O mercado de trabalho para o jovem contemporâneo: desafios e oportunidades
Enviada em 13/11/2021
O documentário ‘‘GIG: A uberização do trabalho’’ aborda a temática do subemprego brasileiro, visto que muitos jovens são flagrados em condições laborais precárias, em virtude da falta de emprego formal. Sob essa ótica, nota-se que as dificuldades de inserção trabalhista dos jovens são alarmantes, seja pela falta de instrução educacional, seja pela competitividade extrema do setor ocupacional. Logo, é fundamental mitigar tal cenário hostil que adoece a juventude hodierna.
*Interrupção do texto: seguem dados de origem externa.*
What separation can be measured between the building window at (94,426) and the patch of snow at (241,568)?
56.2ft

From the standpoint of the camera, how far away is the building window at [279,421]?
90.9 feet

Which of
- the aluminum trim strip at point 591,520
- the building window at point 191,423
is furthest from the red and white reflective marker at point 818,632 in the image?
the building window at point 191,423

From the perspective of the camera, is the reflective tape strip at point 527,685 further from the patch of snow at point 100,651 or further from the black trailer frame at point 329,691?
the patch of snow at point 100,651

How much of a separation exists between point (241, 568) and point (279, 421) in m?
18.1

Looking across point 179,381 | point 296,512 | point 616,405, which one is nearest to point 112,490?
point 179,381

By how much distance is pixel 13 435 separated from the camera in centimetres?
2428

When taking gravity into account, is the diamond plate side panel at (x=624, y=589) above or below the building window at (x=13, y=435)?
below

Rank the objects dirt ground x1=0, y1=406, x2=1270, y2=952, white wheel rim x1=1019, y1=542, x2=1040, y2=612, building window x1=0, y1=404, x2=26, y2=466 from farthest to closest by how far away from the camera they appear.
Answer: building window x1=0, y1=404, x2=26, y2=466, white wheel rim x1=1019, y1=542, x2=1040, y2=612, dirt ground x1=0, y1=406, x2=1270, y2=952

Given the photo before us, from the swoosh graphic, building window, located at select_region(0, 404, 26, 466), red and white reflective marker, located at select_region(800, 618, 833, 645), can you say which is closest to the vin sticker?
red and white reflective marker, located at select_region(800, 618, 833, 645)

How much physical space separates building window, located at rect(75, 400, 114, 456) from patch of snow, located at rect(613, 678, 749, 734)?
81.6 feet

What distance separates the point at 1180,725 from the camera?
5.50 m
Nesse contexto, deve-se pontuar que a escassez de oportunidades trabalhistas para o corpo juventil ocorre, em parte, pelo sucateamento das escolas públicas que, muitas vezes, formam adolescentes com ínfimas habilidades para o mercado de trabalho. Afinal, conforme o site G1, cerca de 30% da esfera estudantil brasileira conclui o ensino médio analfabeta funcional, isto é, sem aquisição básica de conhecimentos matemáticos e interpretativos, por exemplo. Assim, fica perceptível a dificuldade de tais civis adentrarem ao setor laboral, pois sem uma formação adequada o jovem é, inclusive, descartado por algumas empresas.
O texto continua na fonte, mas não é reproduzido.